One of Israel’s leading strategic analysts, Zeev Maoz, in “Defending the Holy Land,” his comprehensive analysis of Israeli security and foreign policy, concludes that “the balance sheet of Israel’s nuclear policy is decidedly negative”—harmful to the state’s security. He urges instead that Israel should seek a regional agreement to ban weapons of mass destruction: a WMD-free zone, called for by a 1974 U.N. General Assembly resolution.
Meanwhile, the West’s sanctions on Iran are having their usual effect, causing shortages of basic food supplies—not for the ruling clerics but for the population. Small wonder that the sanctions are condemned by Iran’s courageous opposition.
The sanctions against Iran may have the same effect as their predecessors against Iraq, which were condemned as “genocidal” by the respected U.N. diplomats who administered them before finally resigning in protest.
The Iraq sanctions devastated the population and strengthened Saddam Hussein, probably saving him from the fate of a rogues’ gallery of other tyrants supported by the U.S.-U.K.—tyrants who prospered virtually to the day when various internal revolts overthrew them.
There is little credible discussion of just what constitutes the Iranian threat, though we do have an authoritative answer, provided by U.S. military and intelligence.
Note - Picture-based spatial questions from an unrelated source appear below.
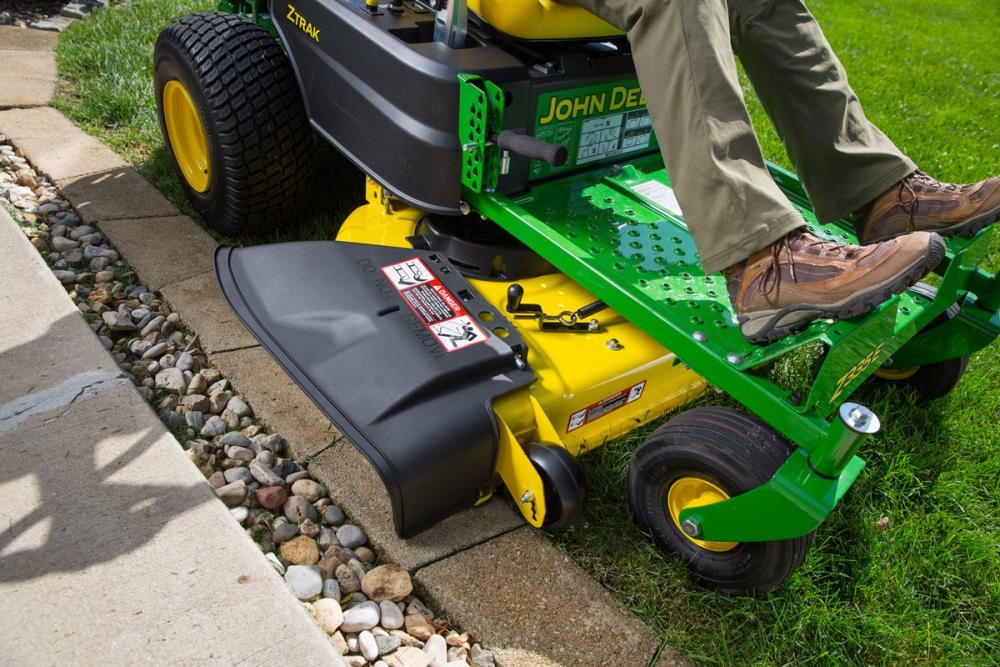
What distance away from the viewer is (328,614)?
156cm

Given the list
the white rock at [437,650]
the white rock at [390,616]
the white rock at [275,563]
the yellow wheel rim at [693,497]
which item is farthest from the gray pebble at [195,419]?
the yellow wheel rim at [693,497]

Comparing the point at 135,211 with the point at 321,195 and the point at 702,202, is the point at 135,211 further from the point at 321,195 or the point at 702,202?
the point at 702,202

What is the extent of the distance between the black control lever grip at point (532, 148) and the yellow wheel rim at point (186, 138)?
115 cm

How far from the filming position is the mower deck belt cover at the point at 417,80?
1915 mm

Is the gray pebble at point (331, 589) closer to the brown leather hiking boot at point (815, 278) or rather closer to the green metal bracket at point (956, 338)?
the brown leather hiking boot at point (815, 278)

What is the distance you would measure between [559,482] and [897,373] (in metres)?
1.21

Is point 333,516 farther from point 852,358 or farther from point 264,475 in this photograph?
point 852,358

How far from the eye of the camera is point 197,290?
239cm

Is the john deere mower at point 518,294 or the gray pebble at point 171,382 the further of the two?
the gray pebble at point 171,382

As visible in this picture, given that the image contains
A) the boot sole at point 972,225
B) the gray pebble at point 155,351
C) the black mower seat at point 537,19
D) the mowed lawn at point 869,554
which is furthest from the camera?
the gray pebble at point 155,351

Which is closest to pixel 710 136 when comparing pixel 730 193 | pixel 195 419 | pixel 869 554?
pixel 730 193

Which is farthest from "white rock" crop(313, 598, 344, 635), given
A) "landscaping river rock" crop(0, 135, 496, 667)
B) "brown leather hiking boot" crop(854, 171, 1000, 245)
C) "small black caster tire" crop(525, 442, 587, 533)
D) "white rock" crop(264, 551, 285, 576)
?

Their presentations to Congress make it clear that Iran doesn’t pose a military threat.
Iran has very limited capacity to deploy force, and its strategic doctrine is defensive, designed to deter invasion long enough for diplomacy to take effect. If Iran is developing nuclear weapons (which is still undetermined), that would be part of its deterrent strategy.
The understanding of serious Israeli and U.S. analysts is expressed clearly by 30-year CIA veteran Bruce Riedel, who said in January, “If I was an Iranian national security planner, I would want nuclear weapons” as a deterrent.
An additional charge the West levels against Iran is that it is seeking to expand its influence in neighboring countries attacked and occupied by the U.S. and Britain, and is supporting resistance to the U.S.-backed Israeli aggression in Lebanon and illegal Israeli occupation of Palestinian lands. Like its deterrence of possible violence by Western countries, Iran’s actions are said to be intolerable threats to “global order.”
Global opinion agrees with Maoz. Support is overwhelming for a WMDFZ in the Middle East; this zone would include Iran, Israel and preferably the other two nuclear powers that have refused to join the Nuclear Non-Proliferation Treaty: India and Pakistan, who, along with Israel, developed their programs with U.S. aid.
Support for this policy at the NPT Review Conference in May 2010 was so strong that Washington was forced to agree formally, but with conditions: The zone could not take effect until a comprehensive peace settlement between Israel and its Arab neighbors was in place; Israel’s nuclear weapons programs must be exempted from international inspection; and no country (meaning the U.S.) must be obliged to provide information about “Israeli nuclear facilities and activities, including information pertaining to previous nuclear transfers to Israel.”
The 2010 conference called for a session in May 2012 to move toward establishing a WMDFZ in the Middle East.
With all the furor about Iran, however, there is scant attention to that option, which would be the most constructive way of dealing with the nuclear threats in the region: for the “international community,” the threat that Iran might gain nuclear capability; for most of the world, the threat posed by the only state in the region with nuclear weapons and a long record of aggression, and its superpower patron.
One can find no mention at all of the fact that the U.S. and Britain have a unique responsibility to dedicate their efforts to this goal. In seeking to provide a thin legal cover for their invasion of Iraq, they invoked U.N. Security Council Resolution 687 (1991), which they claimed Iraq was violating by developing WMD.
We may ignore the claim, but not the fact that the resolution explicitly commits signers to establishing a WMDFZ in the Middle East.